YOUR TASKS:
#1 Decide whether each statement below agrees with the profilin-1 abstract. Answer yes or no for each, and quote the deciding words from the abstract. (a) PFN1 encodes a protein that binds actin. (b) The identified PFN1 mutations cause sporadic ALS. (c) Altered actin dynamics is proposed as a cause of PFN1 misfolding.
#2 According to the profilin-1 abstract, what will the researchers use to target the misfolded ALS-PFN1 species?
#3 Continue the profilin-1 abstract from where it stops.

PASSAGE:

Misfolded ALS-linked Profilin-1: a novel therapeutic target
Bosco, Daryl Angela   
University of Massachusetts Medical School Worcester, Worcester, MA, United States

Recently, we identified mutations within the profilin-1 (PFN1) gene that cause familial, or inherited, ALS (Wu, et al., Nature 2012). PFN1 encodes an actin-binding protein that modulates actin dynamics in the context of important neuronal processes such as growth, motility and signaling. Our preliminary data demonstrate that ALS-linked mutations induce PFN1 to misfold (i.e., adapt an aberrant and potentially pathogenic conformation). Protein misfolding is a hallmark feature of ALS and other neurodegenerative disorders, and may contribute to disease pathogenesis through either loss-of-normal or gain-of toxic function mechanisms. We posit that a misfolded conformation of PFN1 functions upstream in the pathogenic cascade that culminates in ALS. Therefore, a focus of this proposal is to characterize the misfolded conformation of ALS-PFN1 variants and to then target these misfolded species with small molecules. Our preliminary data also suggests that altered actin dynamics is a downstream consequence of ALS-PFN1 misfolding.

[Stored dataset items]
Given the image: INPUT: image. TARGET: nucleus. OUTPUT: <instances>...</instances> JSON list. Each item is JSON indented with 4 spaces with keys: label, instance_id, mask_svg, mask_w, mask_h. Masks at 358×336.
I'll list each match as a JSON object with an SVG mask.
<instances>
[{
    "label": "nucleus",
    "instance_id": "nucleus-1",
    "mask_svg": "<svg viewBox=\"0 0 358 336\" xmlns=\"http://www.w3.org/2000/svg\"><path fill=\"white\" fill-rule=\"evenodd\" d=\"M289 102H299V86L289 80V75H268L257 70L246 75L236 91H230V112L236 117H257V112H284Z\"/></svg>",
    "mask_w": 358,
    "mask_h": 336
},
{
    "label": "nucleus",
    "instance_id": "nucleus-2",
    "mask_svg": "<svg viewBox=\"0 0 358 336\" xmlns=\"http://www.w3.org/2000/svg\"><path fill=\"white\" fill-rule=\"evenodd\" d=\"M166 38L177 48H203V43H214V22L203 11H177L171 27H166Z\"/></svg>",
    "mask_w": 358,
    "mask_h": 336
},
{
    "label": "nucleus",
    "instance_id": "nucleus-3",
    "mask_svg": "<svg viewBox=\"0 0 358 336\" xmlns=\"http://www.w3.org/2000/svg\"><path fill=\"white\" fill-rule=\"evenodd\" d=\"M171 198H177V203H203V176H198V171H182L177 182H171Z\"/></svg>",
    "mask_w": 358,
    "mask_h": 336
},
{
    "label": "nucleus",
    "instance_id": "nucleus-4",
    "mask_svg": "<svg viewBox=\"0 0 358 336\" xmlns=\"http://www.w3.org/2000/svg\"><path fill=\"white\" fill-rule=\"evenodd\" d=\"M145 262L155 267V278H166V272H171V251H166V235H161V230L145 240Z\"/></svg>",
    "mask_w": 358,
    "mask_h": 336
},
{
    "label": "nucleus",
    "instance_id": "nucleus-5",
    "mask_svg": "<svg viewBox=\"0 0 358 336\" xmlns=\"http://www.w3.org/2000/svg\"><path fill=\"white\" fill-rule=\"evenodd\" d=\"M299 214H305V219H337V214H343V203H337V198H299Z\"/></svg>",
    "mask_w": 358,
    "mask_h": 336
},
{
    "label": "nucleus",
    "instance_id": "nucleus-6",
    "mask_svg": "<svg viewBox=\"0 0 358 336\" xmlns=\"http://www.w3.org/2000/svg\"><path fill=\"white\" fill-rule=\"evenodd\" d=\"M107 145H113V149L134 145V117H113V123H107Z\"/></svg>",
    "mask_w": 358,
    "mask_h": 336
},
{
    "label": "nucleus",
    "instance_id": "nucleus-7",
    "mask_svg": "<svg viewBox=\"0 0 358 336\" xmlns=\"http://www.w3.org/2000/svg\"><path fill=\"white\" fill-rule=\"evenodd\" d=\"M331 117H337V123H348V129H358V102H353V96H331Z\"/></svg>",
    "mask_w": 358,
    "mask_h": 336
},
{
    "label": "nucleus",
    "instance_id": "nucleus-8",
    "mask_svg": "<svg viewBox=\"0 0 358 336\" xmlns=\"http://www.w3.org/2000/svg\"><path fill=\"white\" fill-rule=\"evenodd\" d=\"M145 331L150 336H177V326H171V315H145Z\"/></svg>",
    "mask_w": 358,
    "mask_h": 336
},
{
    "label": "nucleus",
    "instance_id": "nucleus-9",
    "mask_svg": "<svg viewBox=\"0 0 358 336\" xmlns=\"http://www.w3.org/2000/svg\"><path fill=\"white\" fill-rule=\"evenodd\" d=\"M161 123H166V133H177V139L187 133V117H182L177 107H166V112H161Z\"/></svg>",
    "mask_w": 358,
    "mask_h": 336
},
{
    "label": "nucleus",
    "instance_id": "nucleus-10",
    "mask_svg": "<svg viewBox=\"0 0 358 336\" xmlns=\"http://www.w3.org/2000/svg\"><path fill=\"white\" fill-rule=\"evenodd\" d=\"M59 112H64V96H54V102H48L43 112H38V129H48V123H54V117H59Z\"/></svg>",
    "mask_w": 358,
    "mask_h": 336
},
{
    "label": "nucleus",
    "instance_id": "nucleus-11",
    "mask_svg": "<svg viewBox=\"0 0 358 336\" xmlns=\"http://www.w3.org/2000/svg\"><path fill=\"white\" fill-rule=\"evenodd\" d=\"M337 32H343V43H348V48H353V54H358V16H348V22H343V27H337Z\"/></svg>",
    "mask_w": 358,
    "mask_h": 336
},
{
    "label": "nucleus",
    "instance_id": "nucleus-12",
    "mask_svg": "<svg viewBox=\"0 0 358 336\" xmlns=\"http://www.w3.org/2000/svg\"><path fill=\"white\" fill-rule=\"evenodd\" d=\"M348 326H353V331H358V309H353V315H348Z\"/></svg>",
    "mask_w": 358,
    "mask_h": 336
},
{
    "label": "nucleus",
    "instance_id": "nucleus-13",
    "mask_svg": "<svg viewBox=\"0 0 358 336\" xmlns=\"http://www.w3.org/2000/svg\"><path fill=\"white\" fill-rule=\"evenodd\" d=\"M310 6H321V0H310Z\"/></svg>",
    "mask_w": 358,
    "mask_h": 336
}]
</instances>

ANSWERS:
#1
(a) Yes: "PFN1 encodes an actin-binding protein"
(b) No: "mutations within the profilin-1 (PFN1) gene that cause familial, or inherited, ALS"
(c) No: "altered actin dynamics is a downstream consequence of ALS-PFN1 misfolding"

#2 Small molecules.

#3
We aim to understand the mechanism of PFN1-mediated ALS, and to determine whether altered actin dynamics is relevant to this mechanism. The experiments proposed herein will allow us to achieve our ultimate goal, which is to move the ALS field forward towards effective therapies for this devastating disease.

Public Health Relevance

Amyotrophic lateral sclerosis (ALS) is a devastating neurodegenerative disease with no cure. We recently identified mutations in the gene encoding profilin-1 (PFN1) that cause ALS. Our preliminary data demonstrate that these mutations induce PFN1 to misfold and misfunction in the context of actin assembly. The goals of this proposal are to define and correct the misfolded conformation of ALS-PFN1 and to understand the mechanism for how mutations in PFN1 cause ALS.